Compare this to how tool mandates usually work in mature engineering organizations. The standard failure mode is slow adoption — engineers resist change, productivity gains get delayed, there’s friction. The Amazon failure mode is the opposite: adoption so fast, enforced so hard, that the organization’s ability to absorb the output couldn’t keep pace. Both are management failures. The Amazon version just has a bigger invoice.

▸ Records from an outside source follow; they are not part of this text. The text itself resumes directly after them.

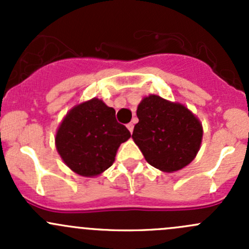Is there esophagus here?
Wrapping results in <instances>:
<instances>
[{
  "label": "esophagus",
  "instance_id": "esophagus-1",
  "mask_svg": "<svg viewBox=\"0 0 249 249\" xmlns=\"http://www.w3.org/2000/svg\"><path fill=\"white\" fill-rule=\"evenodd\" d=\"M134 126H135L134 123H129V124L126 125V127H127V129H129V131H130V132L134 131Z\"/></svg>",
  "mask_w": 249,
  "mask_h": 249
}]
</instances>
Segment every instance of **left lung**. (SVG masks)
Wrapping results in <instances>:
<instances>
[{"mask_svg":"<svg viewBox=\"0 0 249 249\" xmlns=\"http://www.w3.org/2000/svg\"><path fill=\"white\" fill-rule=\"evenodd\" d=\"M132 139L148 164L175 172L193 161L202 141L200 120L183 105L149 95L137 107Z\"/></svg>","mask_w":249,"mask_h":249,"instance_id":"obj_1","label":"left lung"}]
</instances>
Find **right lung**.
I'll return each mask as SVG.
<instances>
[{
  "instance_id": "obj_1",
  "label": "right lung",
  "mask_w": 249,
  "mask_h": 249,
  "mask_svg": "<svg viewBox=\"0 0 249 249\" xmlns=\"http://www.w3.org/2000/svg\"><path fill=\"white\" fill-rule=\"evenodd\" d=\"M131 136L115 119V110L102 100L77 105L57 129L55 144L65 164L84 177L101 175L112 166L123 142Z\"/></svg>"
}]
</instances>
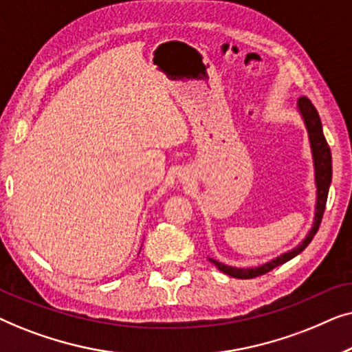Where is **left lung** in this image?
<instances>
[{
	"label": "left lung",
	"mask_w": 352,
	"mask_h": 352,
	"mask_svg": "<svg viewBox=\"0 0 352 352\" xmlns=\"http://www.w3.org/2000/svg\"><path fill=\"white\" fill-rule=\"evenodd\" d=\"M298 110H300L302 120H305L307 136H309L311 142V152H312V160H314V170H316V187H317V204H316V214H314V224L309 230V234L306 235V239L298 245L296 248L290 250V252L280 254L272 261H269L263 266L258 267H232L228 266V264H223L216 259L208 258L211 263L214 264L216 267L219 269L221 272L228 274L230 277L235 278H253L258 276H263L269 271H272L274 267L280 266V264L290 261L292 258H295L296 254H300L302 250H305L307 245L311 243V240L314 239L317 230H319L322 216H324L325 211V204L327 197H329V189L331 182V152L329 144L325 141L324 131H322V123L320 117L317 113V110L312 102L307 98H301L298 100Z\"/></svg>",
	"instance_id": "obj_1"
}]
</instances>
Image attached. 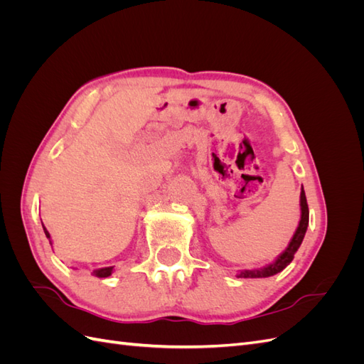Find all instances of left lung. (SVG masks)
<instances>
[{
	"label": "left lung",
	"mask_w": 364,
	"mask_h": 364,
	"mask_svg": "<svg viewBox=\"0 0 364 364\" xmlns=\"http://www.w3.org/2000/svg\"><path fill=\"white\" fill-rule=\"evenodd\" d=\"M301 211H302V214H301L299 226H297L289 247L281 253V255L278 257V259L274 261V262H272L270 266H266L264 269L243 270V272L238 274L240 278H267V277H272V274L279 273L281 270H284L285 267L289 266V264L294 258L296 250L299 249V246L302 243V240H304L305 232H306V228H308V218H310V211H308V203H306V197H305L304 188L301 191Z\"/></svg>",
	"instance_id": "1"
}]
</instances>
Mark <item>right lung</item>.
<instances>
[{"instance_id":"right-lung-1","label":"right lung","mask_w":364,"mask_h":364,"mask_svg":"<svg viewBox=\"0 0 364 364\" xmlns=\"http://www.w3.org/2000/svg\"><path fill=\"white\" fill-rule=\"evenodd\" d=\"M43 226V225H42ZM43 232H46V235H47V238L50 240V234H48V230L43 228ZM50 245H51V241H50ZM112 269L114 267H105V269H98V270H94L92 272V274L94 277H97V278H107V277H111L112 274Z\"/></svg>"}]
</instances>
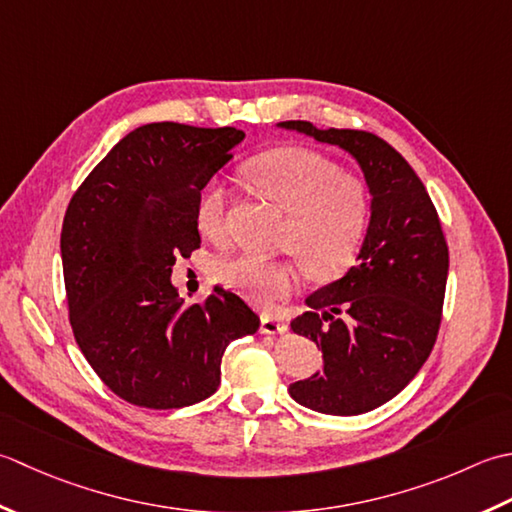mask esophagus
Here are the masks:
<instances>
[{"instance_id": "1", "label": "esophagus", "mask_w": 512, "mask_h": 512, "mask_svg": "<svg viewBox=\"0 0 512 512\" xmlns=\"http://www.w3.org/2000/svg\"><path fill=\"white\" fill-rule=\"evenodd\" d=\"M287 331V322L278 320L274 316H260V333L265 336H276V333H285Z\"/></svg>"}]
</instances>
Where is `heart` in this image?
<instances>
[{
	"label": "heart",
	"mask_w": 512,
	"mask_h": 512,
	"mask_svg": "<svg viewBox=\"0 0 512 512\" xmlns=\"http://www.w3.org/2000/svg\"><path fill=\"white\" fill-rule=\"evenodd\" d=\"M245 179L280 212L287 223L280 249L301 260H269L238 254L218 267V280L238 294L271 305L289 296L300 283L302 265L318 280L342 276L360 254L371 225L367 185L342 174L333 161L311 150L278 148L245 165ZM194 223L205 238L225 236V187L203 185L196 196Z\"/></svg>",
	"instance_id": "b5f03b06"
}]
</instances>
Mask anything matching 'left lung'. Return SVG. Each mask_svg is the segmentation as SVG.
<instances>
[{
    "label": "left lung",
    "mask_w": 512,
    "mask_h": 512,
    "mask_svg": "<svg viewBox=\"0 0 512 512\" xmlns=\"http://www.w3.org/2000/svg\"><path fill=\"white\" fill-rule=\"evenodd\" d=\"M358 161L371 194V225L358 263L314 291L291 320L322 349V371L289 384L311 411L360 415L395 398L422 369L437 338L448 276V247L431 196L404 156L362 130H318L283 121Z\"/></svg>",
    "instance_id": "left-lung-1"
}]
</instances>
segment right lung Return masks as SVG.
Listing matches in <instances>:
<instances>
[{
	"instance_id": "1",
	"label": "right lung",
	"mask_w": 512,
	"mask_h": 512,
	"mask_svg": "<svg viewBox=\"0 0 512 512\" xmlns=\"http://www.w3.org/2000/svg\"><path fill=\"white\" fill-rule=\"evenodd\" d=\"M243 139L236 128L141 125L72 196L61 227L72 333L125 402L181 409L210 398L227 344L258 331V316L232 291L214 287L185 307L170 280L176 256L201 245L198 192Z\"/></svg>"
}]
</instances>
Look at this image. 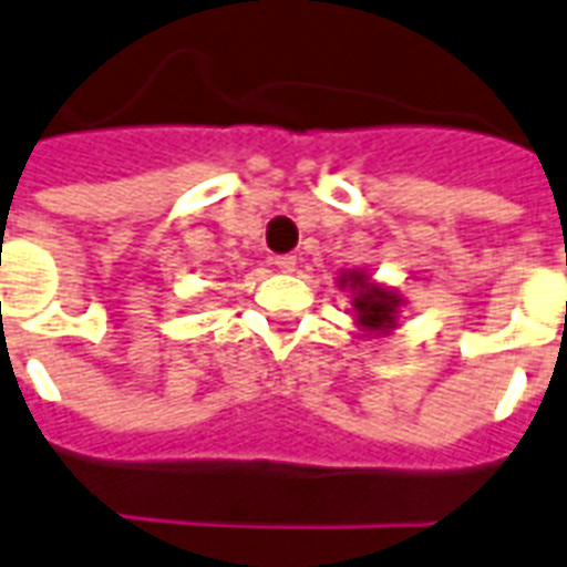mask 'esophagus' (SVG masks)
Masks as SVG:
<instances>
[{"label":"esophagus","mask_w":567,"mask_h":567,"mask_svg":"<svg viewBox=\"0 0 567 567\" xmlns=\"http://www.w3.org/2000/svg\"><path fill=\"white\" fill-rule=\"evenodd\" d=\"M274 265L276 270H282V274H293V270H297V256H276Z\"/></svg>","instance_id":"1"}]
</instances>
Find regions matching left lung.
<instances>
[{"instance_id":"left-lung-1","label":"left lung","mask_w":567,"mask_h":567,"mask_svg":"<svg viewBox=\"0 0 567 567\" xmlns=\"http://www.w3.org/2000/svg\"><path fill=\"white\" fill-rule=\"evenodd\" d=\"M336 285L350 293L353 323L362 332V338H385L394 329H400V311L405 306V297L396 288L377 282L362 267L341 270Z\"/></svg>"}]
</instances>
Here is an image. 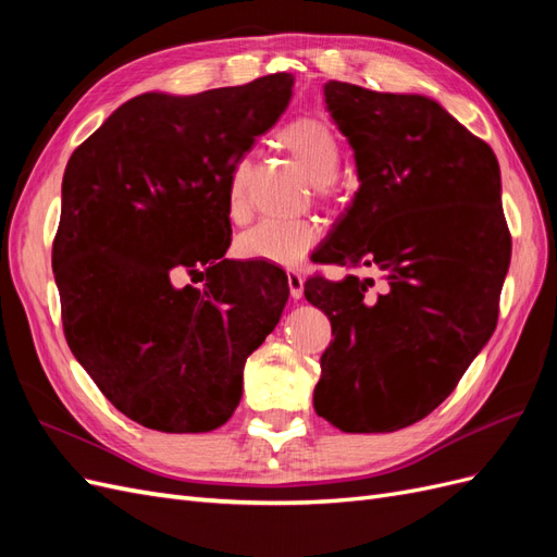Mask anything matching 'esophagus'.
Masks as SVG:
<instances>
[{"mask_svg": "<svg viewBox=\"0 0 557 557\" xmlns=\"http://www.w3.org/2000/svg\"><path fill=\"white\" fill-rule=\"evenodd\" d=\"M288 288H290L293 299H301V295H305V276L295 272V269H290L288 272Z\"/></svg>", "mask_w": 557, "mask_h": 557, "instance_id": "esophagus-1", "label": "esophagus"}]
</instances>
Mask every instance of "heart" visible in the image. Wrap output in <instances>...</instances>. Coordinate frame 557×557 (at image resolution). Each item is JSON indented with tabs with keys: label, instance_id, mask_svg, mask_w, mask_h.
<instances>
[{
	"label": "heart",
	"instance_id": "1",
	"mask_svg": "<svg viewBox=\"0 0 557 557\" xmlns=\"http://www.w3.org/2000/svg\"><path fill=\"white\" fill-rule=\"evenodd\" d=\"M278 144L325 195L342 164V146L332 127L315 115H299L278 132ZM252 162L242 158L234 162L227 181V213L234 221L248 215V183ZM320 242V225L313 221H262L246 230L237 250L250 260H264L281 267H293Z\"/></svg>",
	"mask_w": 557,
	"mask_h": 557
}]
</instances>
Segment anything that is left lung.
<instances>
[{"mask_svg":"<svg viewBox=\"0 0 557 557\" xmlns=\"http://www.w3.org/2000/svg\"><path fill=\"white\" fill-rule=\"evenodd\" d=\"M360 188L313 262L383 281L311 276L334 342L315 413L344 432H395L432 413L491 339L511 262L493 148L420 95L325 83Z\"/></svg>","mask_w":557,"mask_h":557,"instance_id":"obj_1","label":"left lung"}]
</instances>
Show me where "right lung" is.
<instances>
[{"mask_svg": "<svg viewBox=\"0 0 557 557\" xmlns=\"http://www.w3.org/2000/svg\"><path fill=\"white\" fill-rule=\"evenodd\" d=\"M290 74L190 97L146 92L66 162L53 242L62 327L113 407L150 430L211 432L288 301V276L223 256L232 166L281 117ZM205 273L206 288L185 286Z\"/></svg>", "mask_w": 557, "mask_h": 557, "instance_id": "1", "label": "right lung"}]
</instances>
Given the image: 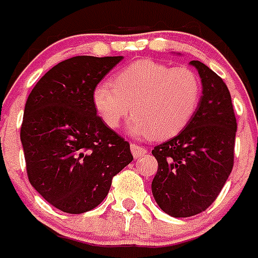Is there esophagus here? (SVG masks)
Returning <instances> with one entry per match:
<instances>
[{
  "label": "esophagus",
  "mask_w": 258,
  "mask_h": 258,
  "mask_svg": "<svg viewBox=\"0 0 258 258\" xmlns=\"http://www.w3.org/2000/svg\"><path fill=\"white\" fill-rule=\"evenodd\" d=\"M131 150H132V154H133V156L136 157V159H138V157L145 156V155L147 154V150L143 149L142 146L136 145V143H132V145H131Z\"/></svg>",
  "instance_id": "1"
}]
</instances>
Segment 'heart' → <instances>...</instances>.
Returning <instances> with one entry per match:
<instances>
[{
    "mask_svg": "<svg viewBox=\"0 0 258 258\" xmlns=\"http://www.w3.org/2000/svg\"><path fill=\"white\" fill-rule=\"evenodd\" d=\"M202 98L200 79L188 67L141 59L93 92V104L102 121L111 129L131 112L127 129L140 138L168 140L191 121Z\"/></svg>",
    "mask_w": 258,
    "mask_h": 258,
    "instance_id": "b5f03b06",
    "label": "heart"
}]
</instances>
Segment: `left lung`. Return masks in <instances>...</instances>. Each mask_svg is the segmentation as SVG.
<instances>
[{
  "mask_svg": "<svg viewBox=\"0 0 258 258\" xmlns=\"http://www.w3.org/2000/svg\"><path fill=\"white\" fill-rule=\"evenodd\" d=\"M190 64L202 80L199 107L178 136L152 150L159 164L152 195L172 217H191L206 211L234 165L236 118L229 89L204 63L192 60Z\"/></svg>",
  "mask_w": 258,
  "mask_h": 258,
  "instance_id": "obj_1",
  "label": "left lung"
}]
</instances>
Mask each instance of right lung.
<instances>
[{
	"label": "right lung",
	"mask_w": 258,
	"mask_h": 258,
	"mask_svg": "<svg viewBox=\"0 0 258 258\" xmlns=\"http://www.w3.org/2000/svg\"><path fill=\"white\" fill-rule=\"evenodd\" d=\"M122 56H74L47 71L27 99L20 141L27 174L52 207L95 208L112 177L133 160L131 146L97 116L93 92Z\"/></svg>",
	"instance_id": "add662e5"
}]
</instances>
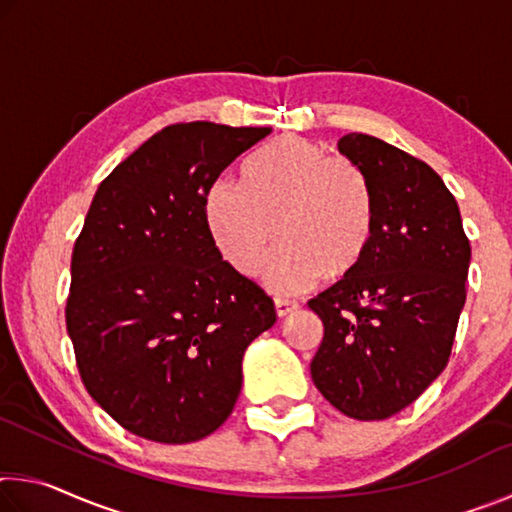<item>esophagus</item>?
<instances>
[{
  "instance_id": "34e87169",
  "label": "esophagus",
  "mask_w": 512,
  "mask_h": 512,
  "mask_svg": "<svg viewBox=\"0 0 512 512\" xmlns=\"http://www.w3.org/2000/svg\"><path fill=\"white\" fill-rule=\"evenodd\" d=\"M296 309H298L296 302H291V300H275V314H277V318L289 316Z\"/></svg>"
}]
</instances>
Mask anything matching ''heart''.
<instances>
[{"label": "heart", "mask_w": 512, "mask_h": 512, "mask_svg": "<svg viewBox=\"0 0 512 512\" xmlns=\"http://www.w3.org/2000/svg\"><path fill=\"white\" fill-rule=\"evenodd\" d=\"M205 223L232 271L253 277L266 266V287L298 296L357 271L375 228L370 180L345 155H327L305 137H282L241 167V189L216 183L205 196Z\"/></svg>", "instance_id": "obj_1"}]
</instances>
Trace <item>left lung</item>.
I'll use <instances>...</instances> for the list:
<instances>
[{
    "label": "left lung",
    "instance_id": "1",
    "mask_svg": "<svg viewBox=\"0 0 512 512\" xmlns=\"http://www.w3.org/2000/svg\"><path fill=\"white\" fill-rule=\"evenodd\" d=\"M339 151L370 180L375 228L357 271L307 302L325 329L311 379L348 418L384 420L445 370L472 250L427 162L363 133L343 135Z\"/></svg>",
    "mask_w": 512,
    "mask_h": 512
}]
</instances>
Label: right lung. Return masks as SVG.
Wrapping results in <instances>:
<instances>
[{
    "label": "right lung",
    "mask_w": 512,
    "mask_h": 512,
    "mask_svg": "<svg viewBox=\"0 0 512 512\" xmlns=\"http://www.w3.org/2000/svg\"><path fill=\"white\" fill-rule=\"evenodd\" d=\"M271 128L173 124L99 185L72 253L65 323L92 400L135 436L183 445L235 409L241 359L273 300L205 223L223 169Z\"/></svg>",
    "instance_id": "add662e5"
}]
</instances>
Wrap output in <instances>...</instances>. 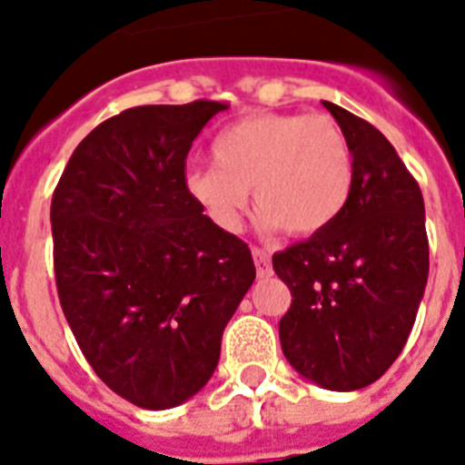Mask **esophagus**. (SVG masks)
<instances>
[{
  "label": "esophagus",
  "mask_w": 465,
  "mask_h": 465,
  "mask_svg": "<svg viewBox=\"0 0 465 465\" xmlns=\"http://www.w3.org/2000/svg\"><path fill=\"white\" fill-rule=\"evenodd\" d=\"M252 253H253V263H256V272H259V277H271L272 265H271V256H268V252L253 247Z\"/></svg>",
  "instance_id": "obj_1"
}]
</instances>
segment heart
Returning a JSON list of instances; mask_svg holds the SVG:
<instances>
[{
  "instance_id": "obj_1",
  "label": "heart",
  "mask_w": 465,
  "mask_h": 465,
  "mask_svg": "<svg viewBox=\"0 0 465 465\" xmlns=\"http://www.w3.org/2000/svg\"><path fill=\"white\" fill-rule=\"evenodd\" d=\"M213 164L190 166L188 194L218 228L237 230L253 188L268 225L311 237L334 223L352 190V148L327 114L259 113L218 131Z\"/></svg>"
}]
</instances>
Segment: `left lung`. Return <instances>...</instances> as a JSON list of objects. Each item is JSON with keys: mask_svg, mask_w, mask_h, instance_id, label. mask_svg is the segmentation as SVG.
I'll return each mask as SVG.
<instances>
[{"mask_svg": "<svg viewBox=\"0 0 465 465\" xmlns=\"http://www.w3.org/2000/svg\"><path fill=\"white\" fill-rule=\"evenodd\" d=\"M352 148V190L322 232L272 256L292 292L282 352L327 391H360L386 374L414 327L428 282L419 183L376 126L324 101Z\"/></svg>", "mask_w": 465, "mask_h": 465, "instance_id": "8db88e82", "label": "left lung"}]
</instances>
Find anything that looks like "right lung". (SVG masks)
<instances>
[{
	"mask_svg": "<svg viewBox=\"0 0 465 465\" xmlns=\"http://www.w3.org/2000/svg\"><path fill=\"white\" fill-rule=\"evenodd\" d=\"M225 103L141 105L74 148L51 200L58 299L98 379L143 410L206 386L253 284L252 252L183 185L193 141Z\"/></svg>",
	"mask_w": 465,
	"mask_h": 465,
	"instance_id": "obj_1",
	"label": "right lung"
}]
</instances>
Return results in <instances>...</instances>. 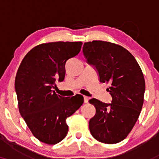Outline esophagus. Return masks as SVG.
I'll list each match as a JSON object with an SVG mask.
<instances>
[{"mask_svg": "<svg viewBox=\"0 0 159 159\" xmlns=\"http://www.w3.org/2000/svg\"><path fill=\"white\" fill-rule=\"evenodd\" d=\"M88 99H89V97H87V96H84V103L88 102Z\"/></svg>", "mask_w": 159, "mask_h": 159, "instance_id": "obj_1", "label": "esophagus"}]
</instances>
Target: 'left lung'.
Wrapping results in <instances>:
<instances>
[{
	"mask_svg": "<svg viewBox=\"0 0 159 159\" xmlns=\"http://www.w3.org/2000/svg\"><path fill=\"white\" fill-rule=\"evenodd\" d=\"M83 53L87 63L97 71L99 81L110 84L107 90L112 97L109 104L94 98L89 100L96 111L89 122L90 133L102 143H119L132 131L143 107V72L134 56L114 43H85Z\"/></svg>",
	"mask_w": 159,
	"mask_h": 159,
	"instance_id": "8db88e82",
	"label": "left lung"
}]
</instances>
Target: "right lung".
Instances as JSON below:
<instances>
[{
    "label": "right lung",
    "mask_w": 159,
    "mask_h": 159,
    "mask_svg": "<svg viewBox=\"0 0 159 159\" xmlns=\"http://www.w3.org/2000/svg\"><path fill=\"white\" fill-rule=\"evenodd\" d=\"M81 42H56L34 47L20 64L15 80L19 109L32 134L54 145L68 132L67 117L81 106L84 97L56 94L55 82L64 80L65 65L80 52Z\"/></svg>",
    "instance_id": "obj_1"
}]
</instances>
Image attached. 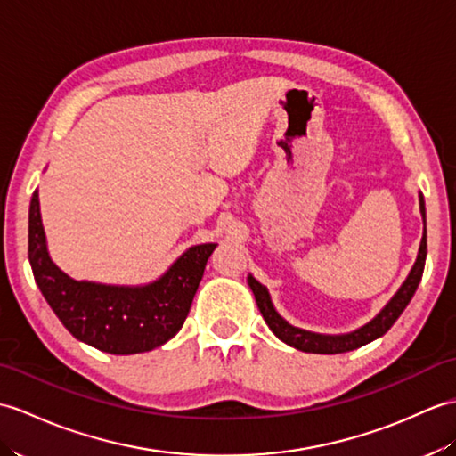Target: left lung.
<instances>
[{
    "label": "left lung",
    "instance_id": "left-lung-1",
    "mask_svg": "<svg viewBox=\"0 0 456 456\" xmlns=\"http://www.w3.org/2000/svg\"><path fill=\"white\" fill-rule=\"evenodd\" d=\"M419 208H421L423 221H426V206H423V198H419ZM426 254H428V239H426V232H423L418 260L414 264V268H411L410 276L406 278V281L402 283L398 293L388 301V305L375 316L371 322L365 324L363 328H359V330H355L352 334H344V336H321V334L299 330V328H295V326L285 322L276 313V309L272 306L270 295L262 283H258L252 276H248V285L254 293V299H256V303H258V309L264 316V321H266L270 330L276 334L281 342L297 347V349H301V352H309V354H344V352H352V349H357L369 342H373V340H377V338L388 332V328L396 322L402 311L408 306L410 299L414 297V293H416L419 280H421L423 266H426Z\"/></svg>",
    "mask_w": 456,
    "mask_h": 456
}]
</instances>
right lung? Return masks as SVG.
Instances as JSON below:
<instances>
[{"instance_id":"add662e5","label":"right lung","mask_w":456,"mask_h":456,"mask_svg":"<svg viewBox=\"0 0 456 456\" xmlns=\"http://www.w3.org/2000/svg\"><path fill=\"white\" fill-rule=\"evenodd\" d=\"M214 248V242L192 247L143 288L76 281L50 260L37 190L30 200L28 260L38 289L77 340L107 354H142L171 340L186 321Z\"/></svg>"}]
</instances>
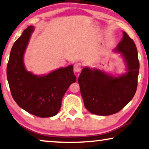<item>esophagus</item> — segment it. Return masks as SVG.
<instances>
[{
    "instance_id": "esophagus-1",
    "label": "esophagus",
    "mask_w": 149,
    "mask_h": 149,
    "mask_svg": "<svg viewBox=\"0 0 149 149\" xmlns=\"http://www.w3.org/2000/svg\"><path fill=\"white\" fill-rule=\"evenodd\" d=\"M81 69H82V64H81V63H80V62H79V63L74 64V72H80V71L81 70Z\"/></svg>"
}]
</instances>
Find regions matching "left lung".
Returning a JSON list of instances; mask_svg holds the SVG:
<instances>
[{
	"label": "left lung",
	"mask_w": 149,
	"mask_h": 149,
	"mask_svg": "<svg viewBox=\"0 0 149 149\" xmlns=\"http://www.w3.org/2000/svg\"><path fill=\"white\" fill-rule=\"evenodd\" d=\"M114 50L122 54L127 72L114 77L98 69L85 67L78 82L85 108L91 113L109 116L120 111L136 91L139 61L136 46L126 32Z\"/></svg>",
	"instance_id": "obj_1"
}]
</instances>
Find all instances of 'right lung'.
Here are the masks:
<instances>
[{"mask_svg":"<svg viewBox=\"0 0 149 149\" xmlns=\"http://www.w3.org/2000/svg\"><path fill=\"white\" fill-rule=\"evenodd\" d=\"M33 29V26L28 27L13 46L6 76L13 98L19 107L38 117H52L59 111L64 93L77 78L72 65L44 76L27 71L23 56Z\"/></svg>","mask_w":149,"mask_h":149,"instance_id":"add662e5","label":"right lung"}]
</instances>
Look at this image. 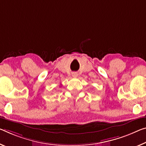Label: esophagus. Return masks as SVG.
<instances>
[{"label": "esophagus", "mask_w": 146, "mask_h": 146, "mask_svg": "<svg viewBox=\"0 0 146 146\" xmlns=\"http://www.w3.org/2000/svg\"><path fill=\"white\" fill-rule=\"evenodd\" d=\"M77 75H78L77 73H75V72H74V73H72V76H73V77H77Z\"/></svg>", "instance_id": "34e87169"}]
</instances>
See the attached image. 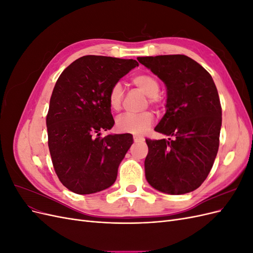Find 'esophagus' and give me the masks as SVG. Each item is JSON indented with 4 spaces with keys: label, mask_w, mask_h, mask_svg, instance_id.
<instances>
[{
    "label": "esophagus",
    "mask_w": 253,
    "mask_h": 253,
    "mask_svg": "<svg viewBox=\"0 0 253 253\" xmlns=\"http://www.w3.org/2000/svg\"><path fill=\"white\" fill-rule=\"evenodd\" d=\"M133 138H134V141H135V142H138V141H143V140H144V138H143V137H141V136H134Z\"/></svg>",
    "instance_id": "1"
}]
</instances>
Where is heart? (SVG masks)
Wrapping results in <instances>:
<instances>
[{
    "label": "heart",
    "instance_id": "heart-1",
    "mask_svg": "<svg viewBox=\"0 0 253 253\" xmlns=\"http://www.w3.org/2000/svg\"><path fill=\"white\" fill-rule=\"evenodd\" d=\"M132 82L144 95L149 97L150 103H158L160 85L154 76L149 74L136 75L133 77ZM122 99H124L122 85L119 82L113 84L108 96L110 108L113 111H119L121 109ZM153 124H154V115L151 112H143L139 114L126 113L117 117L116 128L122 133L143 134L148 131Z\"/></svg>",
    "mask_w": 253,
    "mask_h": 253
}]
</instances>
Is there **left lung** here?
Here are the masks:
<instances>
[{
	"label": "left lung",
	"instance_id": "obj_1",
	"mask_svg": "<svg viewBox=\"0 0 253 253\" xmlns=\"http://www.w3.org/2000/svg\"><path fill=\"white\" fill-rule=\"evenodd\" d=\"M167 87L166 114L155 131L169 139H145V178L160 192H192L210 173L221 126V106L211 75L185 55L139 57Z\"/></svg>",
	"mask_w": 253,
	"mask_h": 253
}]
</instances>
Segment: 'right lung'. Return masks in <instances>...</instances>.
<instances>
[{"mask_svg":"<svg viewBox=\"0 0 253 253\" xmlns=\"http://www.w3.org/2000/svg\"><path fill=\"white\" fill-rule=\"evenodd\" d=\"M136 66L133 59L84 56L58 78L46 116L48 148L58 178L72 192L96 193L116 180L133 137L100 135L115 124L111 87Z\"/></svg>","mask_w":253,"mask_h":253,"instance_id":"add662e5","label":"right lung"}]
</instances>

The enterprise AI coding space — GitHub Copilot, Cursor, Claude Code, and Amazon’s own Kiro and Q Developer — is increasingly differentiated not by code generation quality but by the controls organizations can build around them. Human review workflows, permission scoping, change documentation, rollback tooling. Kiro deciding to “delete and recreate a production environment” is only possible because Kiro had production permissions with no approval gate. That’s a deployment decision, not a tool decision.

The Take

Amazon’s 90-day safety reset is the enterprise equivalent of a post-incident retrospective that never names the decision-maker. Thirty-five engineers didn’t cause 6.3 million lost orders. The executives who turned Kiro adoption into a measurable KPI did.

When you set an 80% usage target for an AI coding tool, you’re not measuring quality. You’re measuring compliance. Quality shows up later, in production, at scale.

Every tech lead reading this has watched a tool get mandated from above. Usually it’s a new project management system or a testing framework that nobody asked for. The stakes are lower. The dynamic is identical: leadership picks the tool, engineers say it doesn’t fit the workflow, adoption gets tracked instead of outcomes, and everyone quietly works around the mandate until the political will behind it fades.

Amazon didn’t have that luxury. At 21,000 AI agents touching production systems, “working around the mandate” wasn’t an option. The volume was too high, the surface area too large, and when a bad change hit a Tier-1 system, there was no buffer.

The action for any tech lead reading this is straightforward: if someone above you wants to track AI coding tool adoption as a metric, ask what review capacity increase comes with it. If the answer is “we’re not changing the review process,” you have the information you need. The review process is the safety system. Scaling the tool without scaling the review is exactly how you get Amazon’s March.